L’unico a vedere chiaramente la minaccia celata lì sotto, è Chris Cornell. Anche quando è fisicamente nella stessa stanza con gli altri il suo spirito è al buio, nell’ovattato silenzio dell’iposcenio. “Down on the Upside”, appunto. Nessuno può parlarci direttamente, a parte Susan Silver. L’unico sussurro che riesce a giungere alle sue orecchie è infatti quello che nasce dalla bocca della moglie e manager del gruppo, costretta a riferirgli ogni messaggio del mondo esterno.
In questo cupo scenario è Ben Shepard, bassista della band, a diventare la miccia per lo spettacolo pirotecnico. «La mia strumentazione stava morendo e non avevo alcuna intenzione di stare sul palco fingendo di suonare», dichiarerà Ben in seguito alla sua uscita di scena di quel fatidico giorno. Durante “Blow Up The Outside World”, esasperato dagli insostenibili problemi tecnici che affliggono lo show fin dal suo inizio, distrugge il basso, mostra il dito medio alla platea e si dilegua, prima di affrontare un furioso Kim Thayil nel backstage. Ironico: ad esplodere non è il mondo esterno, come nella canzone, ma quello interno ai Soundgarden. Chris Cornell e Matt Cameron sono gli unici a presentarsi per l’encore, a rovistare tra le macerie, per cercare di salvare qualcosa che, evidentemente, non poteva né voleva essere salvato.
«Abbiamo ottenuto tutto ciò che volevamo, abbiamo raggiunto la vetta della montagna e siamo tornati indietro». Due mesi dopo i Soundgarden annunciano la loro fine. L’episodio di Honolulu diventa per loro l’equivalente dell’attentato di Sarajevo del 1914, pretesto per lo scoppio della Prima Guerra Mondiale.
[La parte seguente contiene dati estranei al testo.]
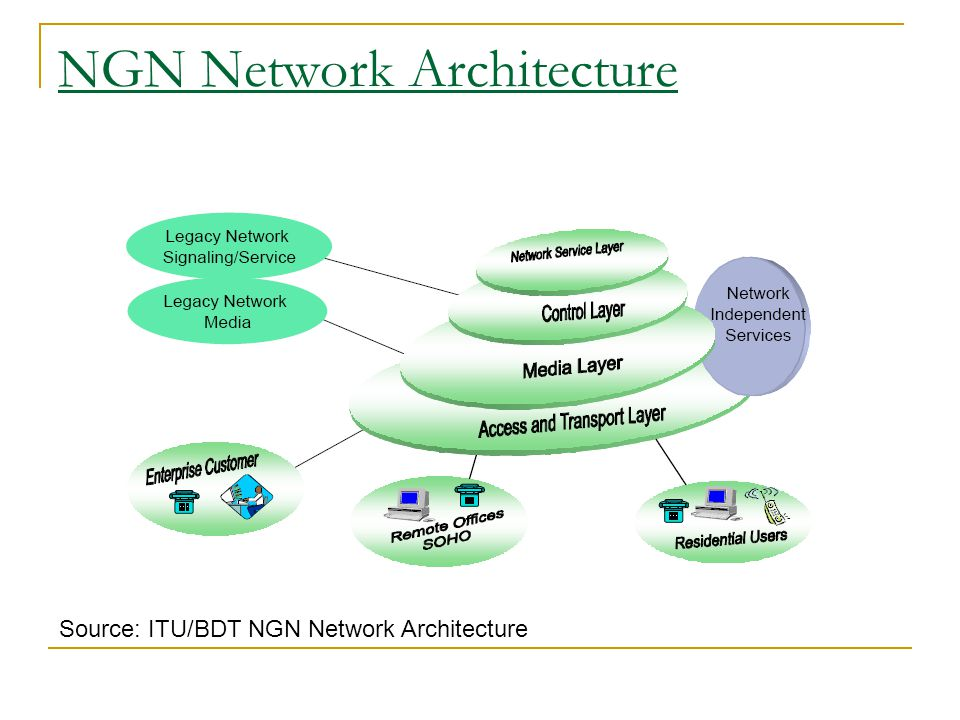 NGN Network Architecture
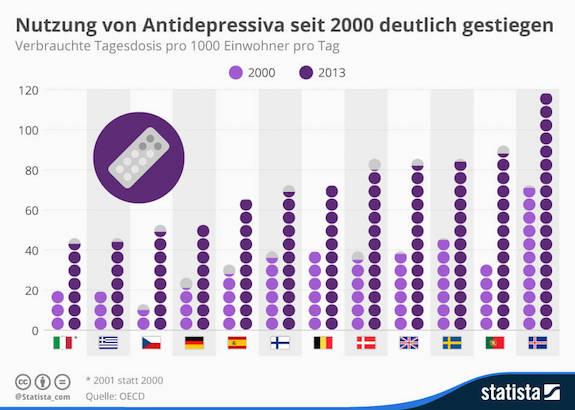 Antidepressiva, Depressionen, Stress, Burnout, Medikamente
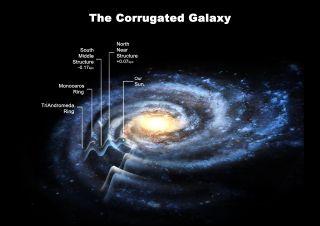 The Corrugated Galaxy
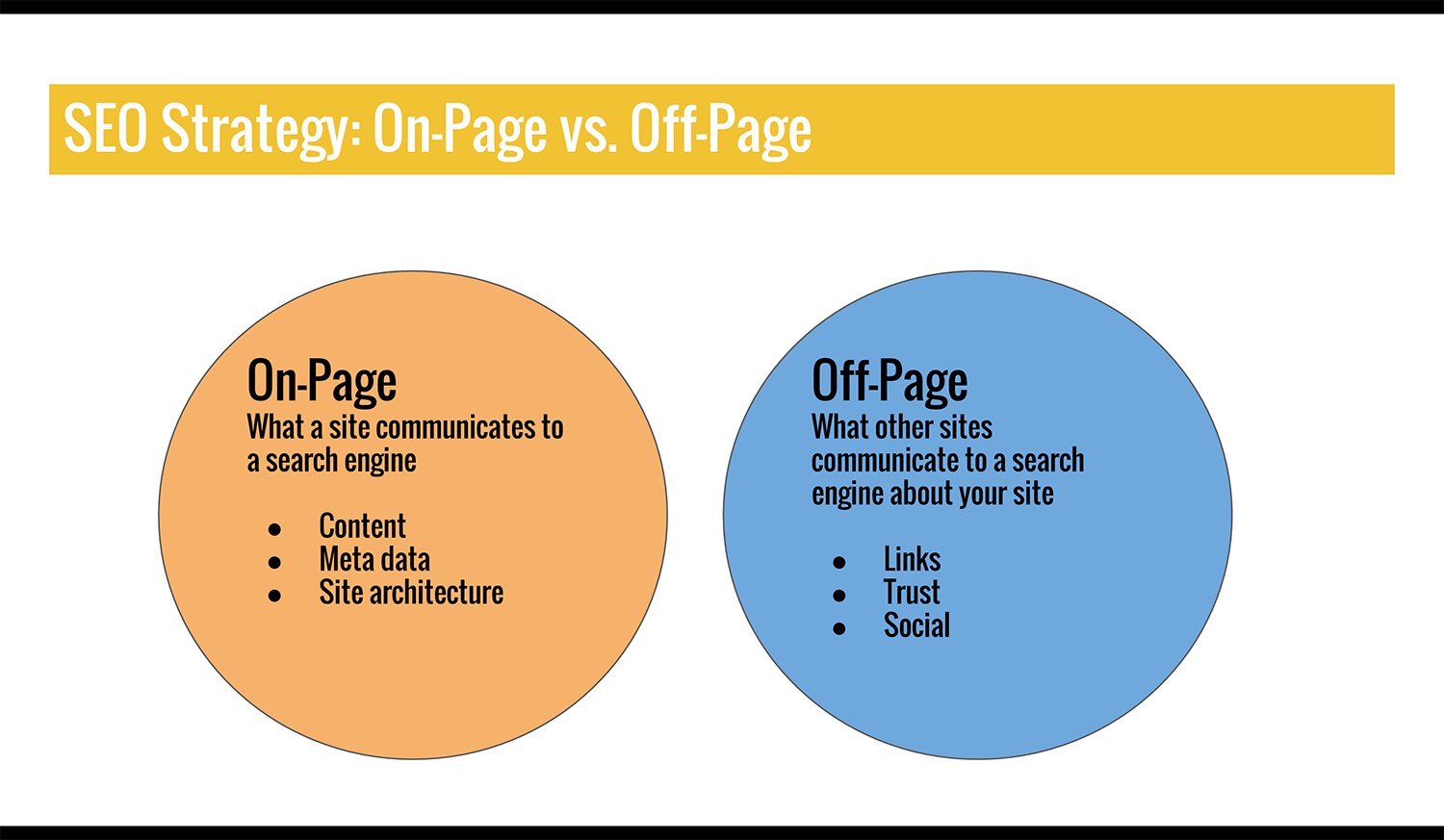 On-Page SEO Best Practices for Inbound Marketers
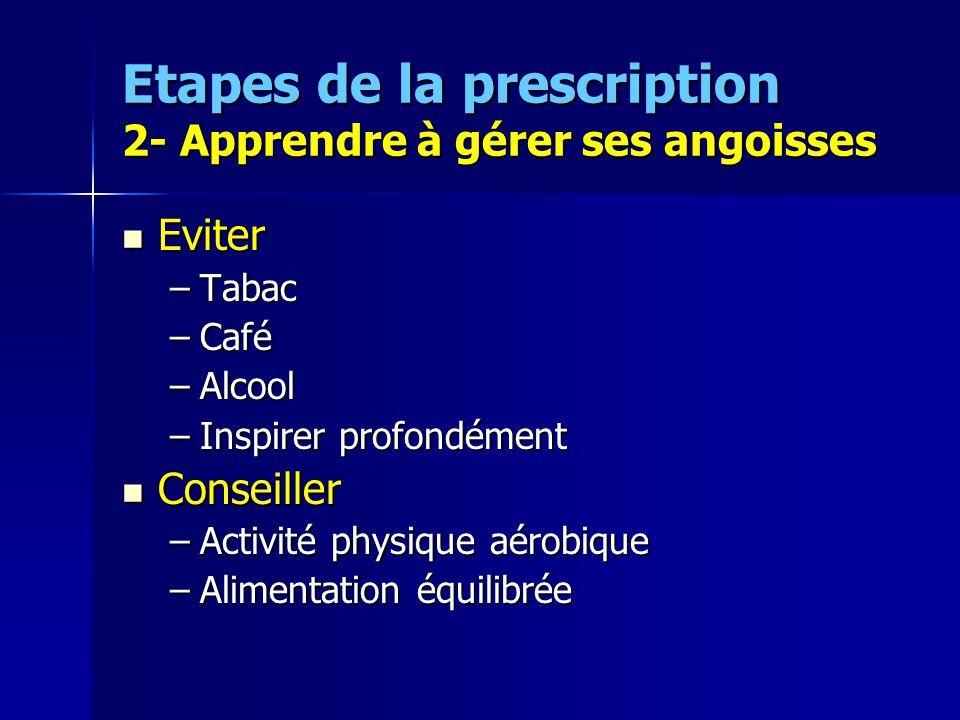 Etapes de la prescription 2- Apprendre à gérer ses angoisses Eviter Eviter –Tabac –Café –Alcool –Inspirer profondément Conseiller Conseiller –Activité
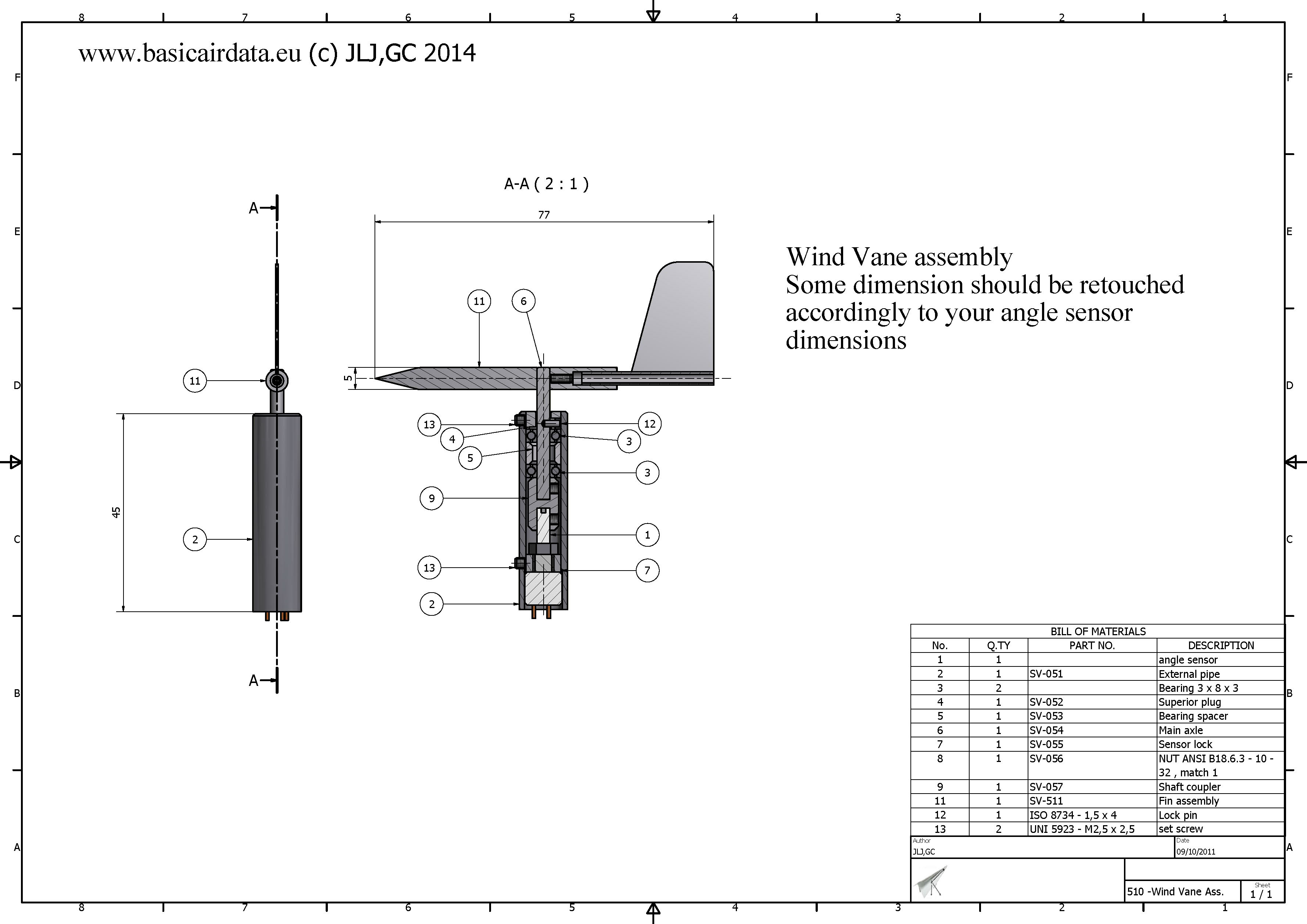 Angle Of Vane Basic Air Data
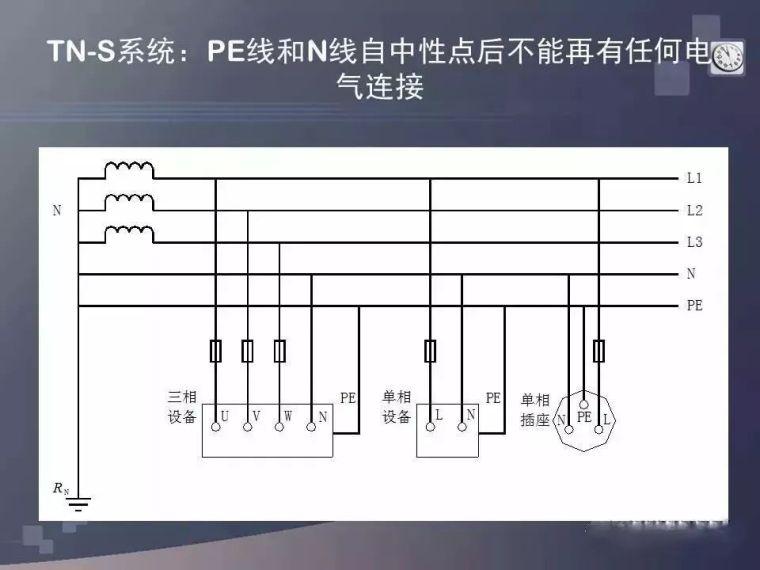 詳解建筑低壓配電系統,超贊!_26
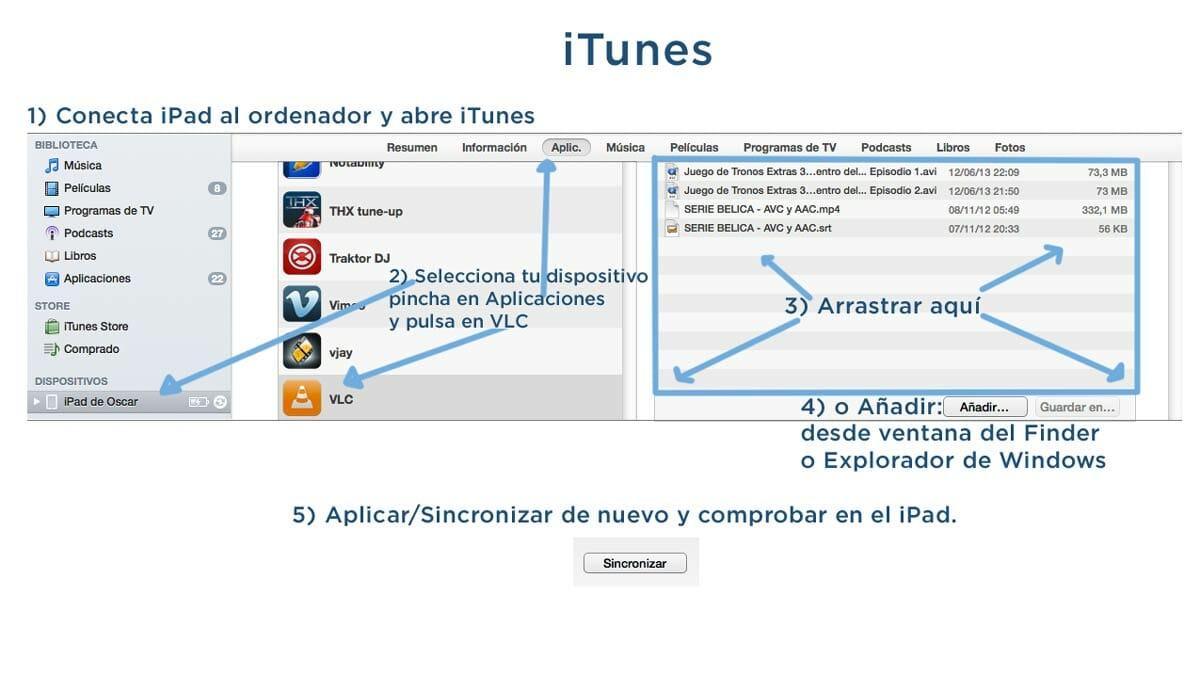 Cómo pasar a través de iTunes vídeos al VLC de iPad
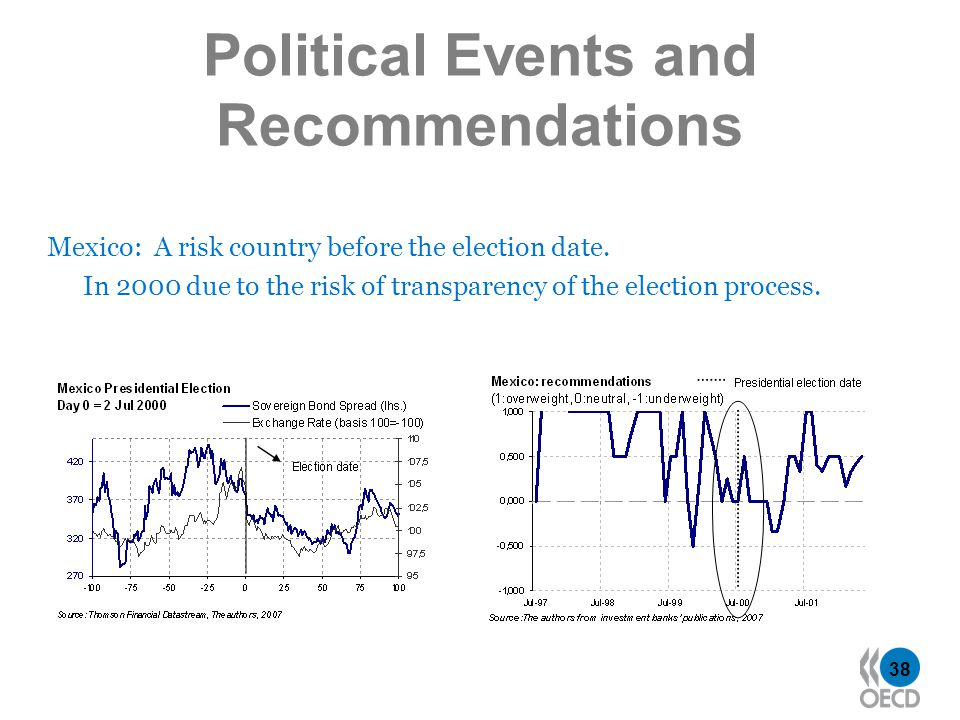 38 Political Events and Recommendations Mexico: A risk country before the election date.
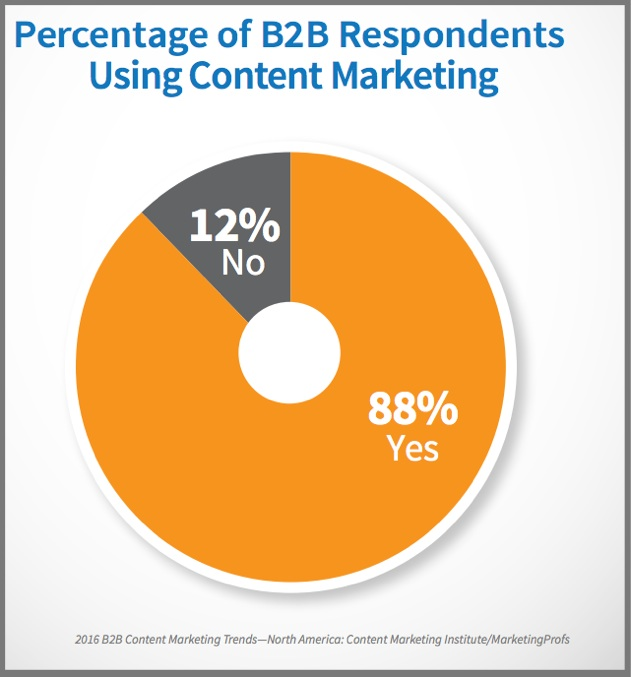 More than 4 out of 5 B2B marketers use content marketing - Chart
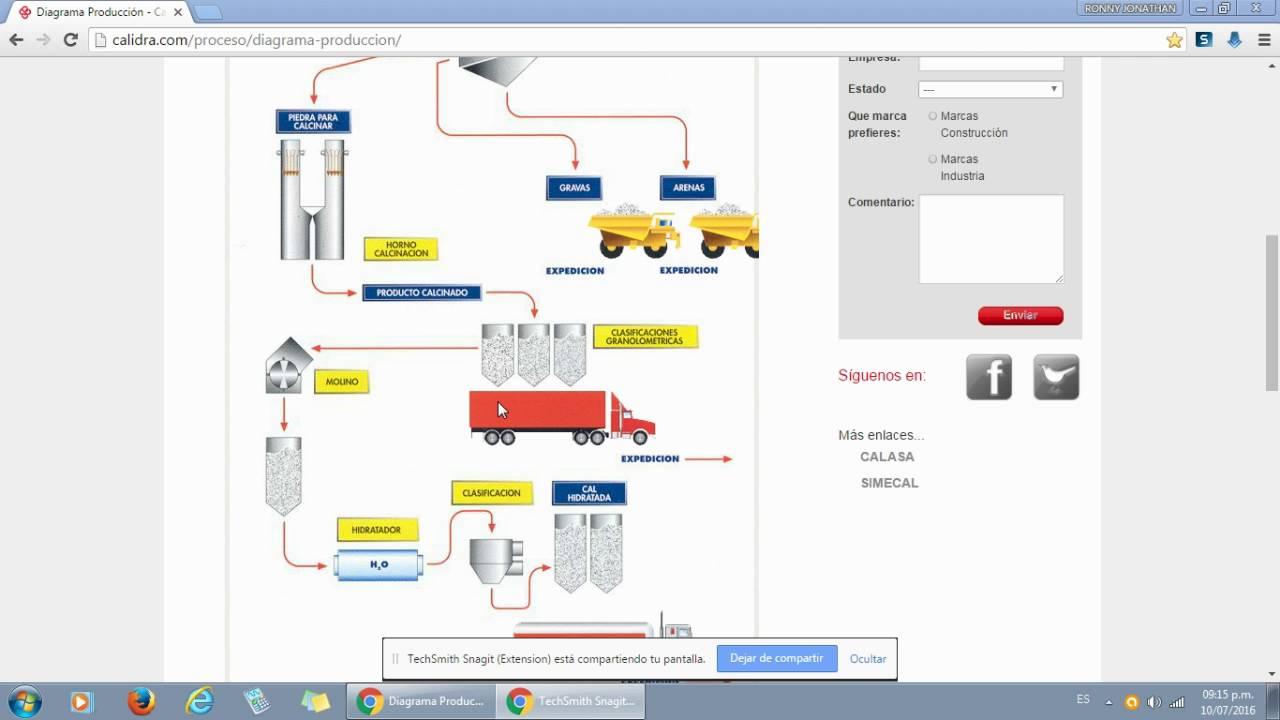 Diagrama de proceso de fabricacin de la cal youtube diagrama de proceso de fabricacin de la cal ccuart Image collections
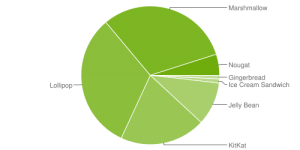 android_4_chart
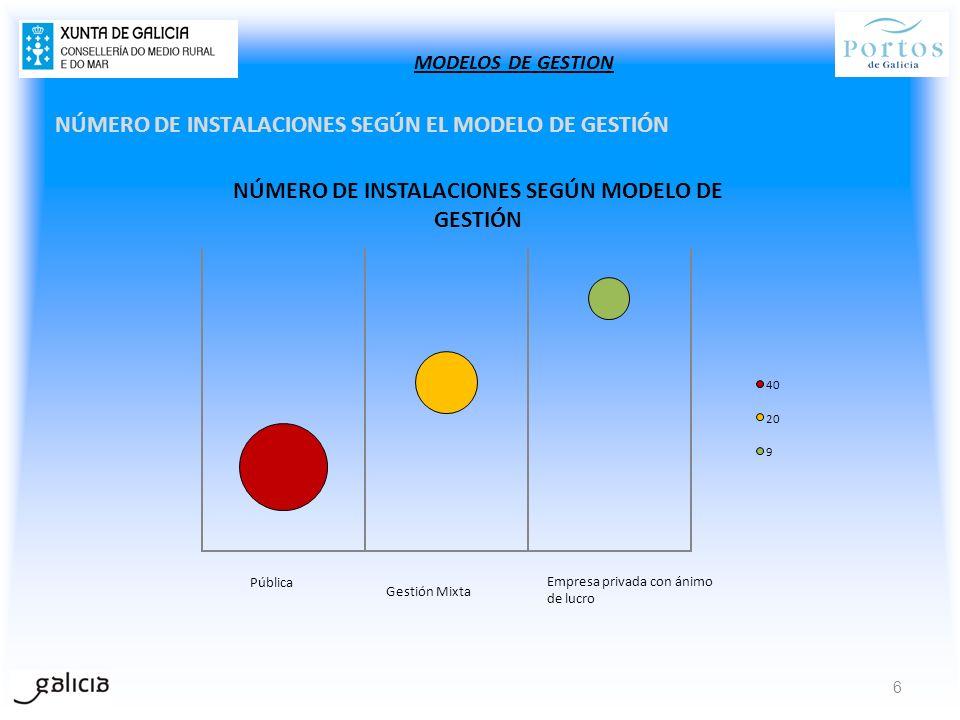 NÚMERO DE INSTALACIONES SEGÚN EL MODELO DE GESTIÓN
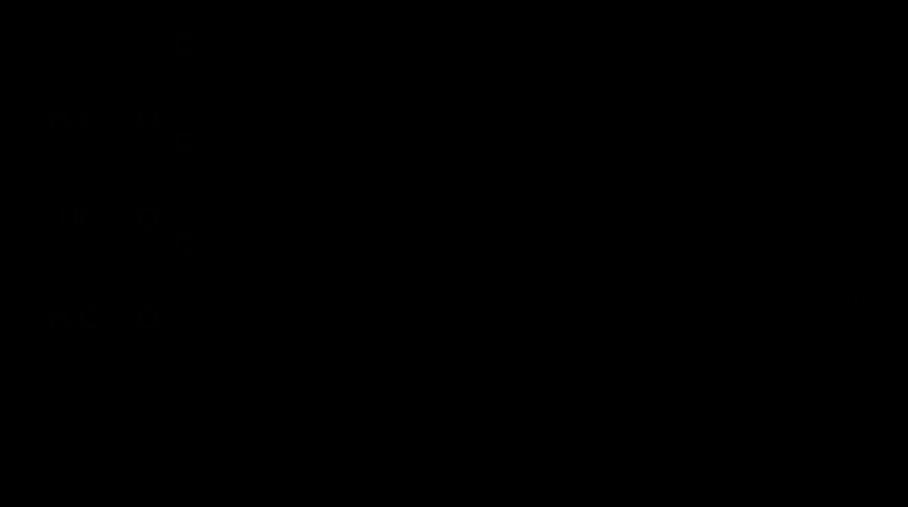 Alkanes Alkenes Alkynes Worksheet Checks Worksheet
Solo che mentre l’assassinio dell’erede al trono dell’Impero Austro-ungarico dà inizio a uno dei periodi più oscuri della storia dell’uomo, quel concerto desaturato pone fine a una delle avventure più gloriose della storia della musica.
Ecco, questo è ciò che avrei scritto in un qualunque 9 febbraio, prima del 2010, anno della reunion. Prima di gioire per il ritorno, ma prima di scoprire che anche la bomba nascosta sotto al palcoscenico era solo un oggetto di scena. Che il vero countdown non si sarebbe fermato il 9 febbraio 1997, ma avrebbe proseguito la sua lenta e fatale corsa per più di vent’anni ancora, fino al 18 maggio 2017, per sottrarci di più, molto di più.
Ed è come scrisse il poeta T. S. Eliot, nella sua “The Hollow Men”: «Così il mondo finisce / Non con uno schianto ma con un lamento».
«I’ve given everything I could
To blow it to hell and gone
Burrow down in and blow up the outside
Blow up the outside world»
Foto copertina di Henry Ruggeri.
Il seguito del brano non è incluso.